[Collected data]
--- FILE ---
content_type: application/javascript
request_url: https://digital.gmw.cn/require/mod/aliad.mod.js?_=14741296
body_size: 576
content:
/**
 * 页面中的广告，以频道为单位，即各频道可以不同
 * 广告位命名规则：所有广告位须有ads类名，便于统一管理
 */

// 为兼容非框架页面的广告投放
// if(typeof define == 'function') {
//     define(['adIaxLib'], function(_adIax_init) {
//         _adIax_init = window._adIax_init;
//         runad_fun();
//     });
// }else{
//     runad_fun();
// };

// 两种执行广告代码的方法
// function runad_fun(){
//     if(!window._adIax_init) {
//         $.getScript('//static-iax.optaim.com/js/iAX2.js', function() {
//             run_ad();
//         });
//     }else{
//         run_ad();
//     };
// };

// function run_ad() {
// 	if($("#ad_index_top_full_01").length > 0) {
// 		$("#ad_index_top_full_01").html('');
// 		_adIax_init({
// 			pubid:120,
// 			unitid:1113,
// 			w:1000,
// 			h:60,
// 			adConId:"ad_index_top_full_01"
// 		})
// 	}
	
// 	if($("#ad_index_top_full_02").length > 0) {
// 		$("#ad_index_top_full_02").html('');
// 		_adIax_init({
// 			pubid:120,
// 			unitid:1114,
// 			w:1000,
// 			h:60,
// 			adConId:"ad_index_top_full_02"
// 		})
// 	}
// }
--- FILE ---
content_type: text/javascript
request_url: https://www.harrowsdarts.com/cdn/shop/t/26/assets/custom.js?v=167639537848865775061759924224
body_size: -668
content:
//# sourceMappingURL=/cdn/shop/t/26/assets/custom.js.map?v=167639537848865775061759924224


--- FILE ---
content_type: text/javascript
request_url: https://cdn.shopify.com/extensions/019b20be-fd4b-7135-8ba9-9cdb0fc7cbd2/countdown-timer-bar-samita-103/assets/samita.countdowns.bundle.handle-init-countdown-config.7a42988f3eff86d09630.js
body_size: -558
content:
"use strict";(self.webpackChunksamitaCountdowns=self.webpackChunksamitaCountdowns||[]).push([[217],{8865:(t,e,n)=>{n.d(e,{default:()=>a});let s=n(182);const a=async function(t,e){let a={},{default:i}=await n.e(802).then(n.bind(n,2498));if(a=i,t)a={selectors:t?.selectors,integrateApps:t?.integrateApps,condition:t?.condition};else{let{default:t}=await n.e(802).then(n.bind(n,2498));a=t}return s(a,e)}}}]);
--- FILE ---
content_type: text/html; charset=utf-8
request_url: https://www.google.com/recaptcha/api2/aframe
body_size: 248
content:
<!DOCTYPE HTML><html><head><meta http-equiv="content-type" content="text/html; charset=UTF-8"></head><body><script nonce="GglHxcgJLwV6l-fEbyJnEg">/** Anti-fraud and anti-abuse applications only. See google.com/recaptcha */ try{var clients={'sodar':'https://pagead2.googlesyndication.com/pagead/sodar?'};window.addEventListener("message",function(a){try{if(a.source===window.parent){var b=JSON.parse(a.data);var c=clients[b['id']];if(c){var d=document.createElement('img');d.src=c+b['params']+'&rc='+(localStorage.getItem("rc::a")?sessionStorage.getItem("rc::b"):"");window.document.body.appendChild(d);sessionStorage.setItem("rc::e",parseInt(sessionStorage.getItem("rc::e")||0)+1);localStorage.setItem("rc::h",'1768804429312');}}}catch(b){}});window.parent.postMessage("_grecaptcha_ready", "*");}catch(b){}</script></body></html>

#### [Problem to solve]
Take the records shown above and output them again exactly.

#### [Solution]
--- FILE ---
content_type: application/javascript
request_url: https://digital.gmw.cn/require/mod/aliad.mod.js?_=14741296
body_size: 576
content:
/**
 * 页面中的广告，以频道为单位，即各频道可以不同
 * 广告位命名规则：所有广告位须有ads类名，便于统一管理
 */

// 为兼容非框架页面的广告投放
// if(typeof define == 'function') {
//     define(['adIaxLib'], function(_adIax_init) {
//         _adIax_init = window._adIax_init;
//         runad_fun();
//     });
// }else{
//     runad_fun();
// };

// 两种执行广告代码的方法
// function runad_fun(){
//     if(!window._adIax_init) {
//         $.getScript('//static-iax.optaim.com/js/iAX2.js', function() {
//             run_ad();
//         });
//     }else{
//         run_ad();
//     };
// };

// function run_ad() {
// 	if($("#ad_index_top_full_01").length > 0) {
// 		$("#ad_index_top_full_01").html('');
// 		_adIax_init({
// 			pubid:120,
// 			unitid:1113,
// 			w:1000,
// 			h:60,
// 			adConId:"ad_index_top_full_01"
// 		})
// 	}
	
// 	if($("#ad_index_top_full_02").length > 0) {
// 		$("#ad_index_top_full_02").html('');
// 		_adIax_init({
// 			pubid:120,
// 			unitid:1114,
// 			w:1000,
// 			h:60,
// 			adConId:"ad_index_top_full_02"
// 		})
// 	}
// }
--- FILE ---
content_type: text/javascript
request_url: https://www.harrowsdarts.com/cdn/shop/t/26/assets/custom.js?v=167639537848865775061759924224
body_size: -668
content:
//# sourceMappingURL=/cdn/shop/t/26/assets/custom.js.map?v=167639537848865775061759924224


--- FILE ---
content_type: text/javascript
request_url: https://cdn.shopify.com/extensions/019b20be-fd4b-7135-8ba9-9cdb0fc7cbd2/countdown-timer-bar-samita-103/assets/samita.countdowns.bundle.handle-init-countdown-config.7a42988f3eff86d09630.js
body_size: -558
content:
"use strict";(self.webpackChunksamitaCountdowns=self.webpackChunksamitaCountdowns||[]).push([[217],{8865:(t,e,n)=>{n.d(e,{default:()=>a});let s=n(182);const a=async function(t,e){let a={},{default:i}=await n.e(802).then(n.bind(n,2498));if(a=i,t)a={selectors:t?.selectors,integrateApps:t?.integrateApps,condition:t?.condition};else{let{default:t}=await n.e(802).then(n.bind(n,2498));a=t}return s(a,e)}}}]);
--- FILE ---
content_type: text/html; charset=utf-8
request_url: https://www.google.com/recaptcha/api2/aframe
body_size: 248
content:
<!DOCTYPE HTML><html><head><meta http-equiv="content-type" content="text/html; charset=UTF-8"></head><body><script nonce="GglHxcgJLwV6l-fEbyJnEg">/** Anti-fraud and anti-abuse applications only. See google.com/recaptcha */ try{var clients={'sodar':'https://pagead2.googlesyndication.com/pagead/sodar?'};window.addEventListener("message",function(a){try{if(a.source===window.parent){var b=JSON.parse(a.data);var c=clients[b['id']];if(c){var d=document.createElement('img');d.src=c+b['params']+'&rc='+(localStorage.getItem("rc::a")?sessionStorage.getItem("rc::b"):"");window.document.body.appendChild(d);sessionStorage.setItem("rc::e",parseInt(sessionStorage.getItem("rc::e")||0)+1);localStorage.setItem("rc::h",'1768804429312');}}}catch(b){}});window.parent.postMessage("_grecaptcha_ready", "*");}catch(b){}</script></body></html>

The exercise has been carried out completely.